Maurice Simba: un potentiel intrigant

On a parlé l'automne dernier de l'improbable parcours de Maurice Simba, cet étudiant-athlète originaire de la République démocratique du Congo, qui est arrivé au Québec en 2012 sans jamais avoir vu un match de football.

Il était pourtant du NFLPA Collegiate Bowl, le 19 janvier à Pasadena, en Californie, avec plusieurs joueurs vedettes de la NCAA, et n'a pas manqué de faire tourner les têtes des recruteurs de la NFL du haut de ses 6 pi 8 po. Le joueur de ligne offensive des Stingers de Concordia a progressé de façon phénoménale depuis ses débuts au cégep Montmorency et son potentiel intrigue plusieurs équipes.

Tout autant que sa taille, la personnalité de Simba le sert bien au moment d'aborder une étape importante de sa carrière. Souriant, affable, il est animé par un désir continu d'apprendre et retient toutes les leçons.

«Je suis vraiment content de mon expérience aux États-Unis, a-t-il raconté en entrevue. Au début de la semaine, j'étais sur la deuxième équipe, mais on m'a vite promu sur la première et j'ai même été nommé parmi les capitaines pour le match. En l'annonçant, l'entraîneur a vanté mon travail, mon leadership et mes coéquipiers m'ont tous félicité.»

Classé parmi les meilleurs espoirs canadiens pour le repêchage de la LCF, Simba a aussi la NFL à l'oeil. Les représentants d'une vingtaine d'équipes lui ont parlé à Pasadena et il pense avoir fait bonne impression. «Les recruteurs voient le chemin que j'ai déjà parcouru et réalisent qu'il y a quelque chose à faire avec moi.

«Je préfère toutefois ne pas regarder trop loin en avant.
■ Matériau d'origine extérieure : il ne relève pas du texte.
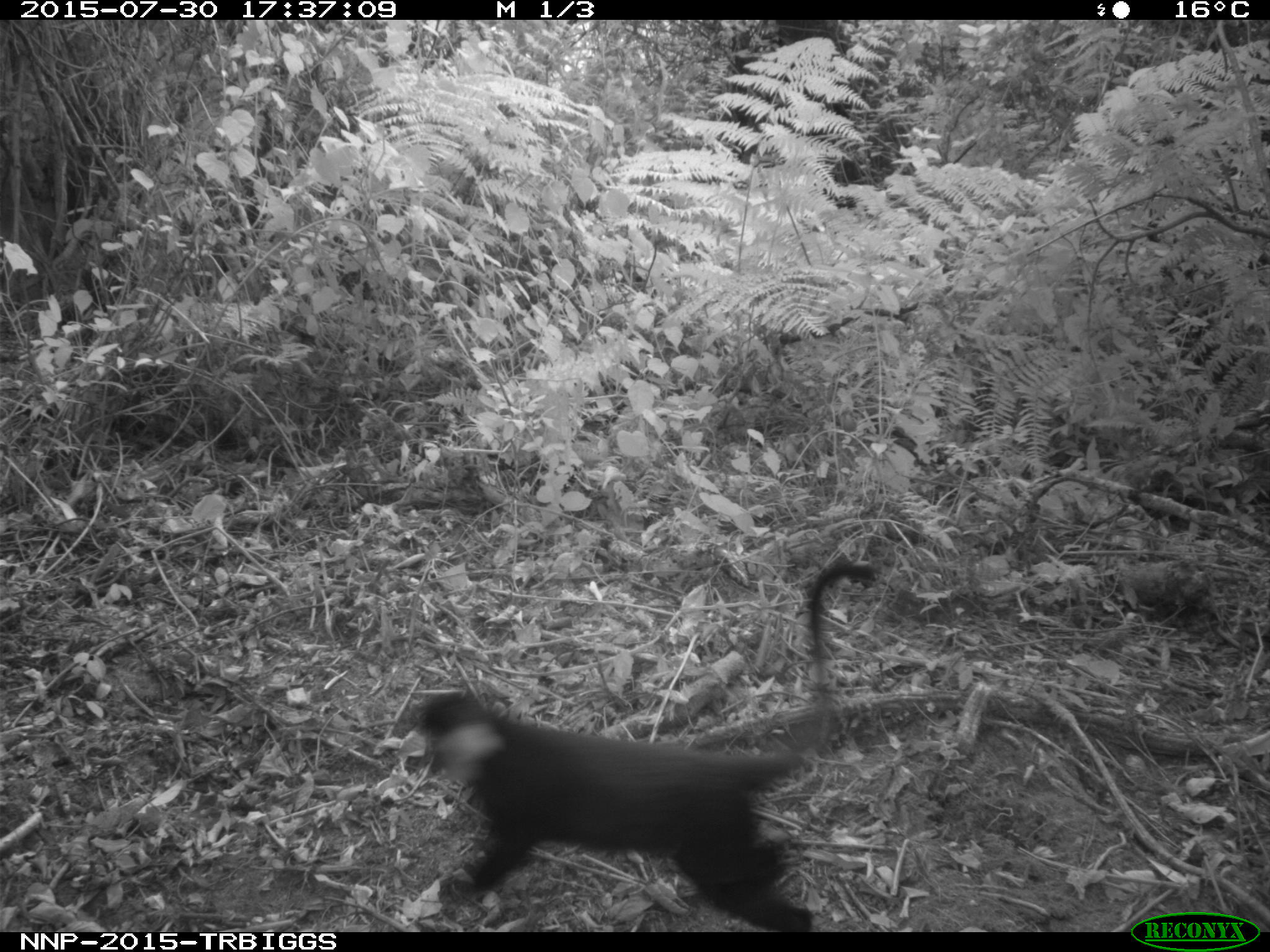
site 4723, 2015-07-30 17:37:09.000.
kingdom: Animalia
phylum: Chordata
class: Mammalia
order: Primates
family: Cercopithecidae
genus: Allochrocebus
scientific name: Allochrocebus lhoesti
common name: l'hoest's monkey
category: cercopithecus lhoesti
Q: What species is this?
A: Cercopithecus lhoesti (l'hoest's monkey) (Allochrocebus lhoesti).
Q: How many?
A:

Je suis invité à Toronto pour le Combine de la LCF [22-24 mars] et, avec coach [Brad] Collinson, on regarde pour peut-être organiser quelque chose à Concordia. Je serais le premier joueur de l'équipe à avoir son Pro Day.»

Comme Mathieu Betts, Maurice ne lésine pas sur ses études. Lui aussi était de retour en classe deux jours après le Collegiate Bowl et il entend bien obtenir un diplôme, quoi qu'il arrive avec sa carrière au football.

Les deux joueurs sont représentés par Sasha Ghavami, qui travaille aussi avec Laurent Duvernay-Tardif et plusieurs autres joueurs et espoirs québécois. Son expérience est évidemment précieuse pour Betts et Simba et l'agent montréalais n'a pas manqué de leur rappeler qu'ils devaient maintenant se montrer patients.

Malgré l'intérêt manifeste qu'ils ont reçu jusqu'ici, rien n'est acquis. «À ce stade du processus, on n'a encore aucune idée de ce que vont décider les équipes de la NFL, a souligné Ghavami. Tous les scénarios sont possibles; ces joueurs pourraient peut-être être repêchés dans les dernières rondes, mais ils pourraient aussi être embauchés après le repêchage à titre de joueurs autonomes, ou encore recevoir une invitation d'une équipe pour un minicamp de recrues.»

Toutes des façons d'accéder à la NFL, et nos deux aspirants ne souhaitent qu'obtenir une chance de faire leurs preuves. Les rêves viendront bien ensuite.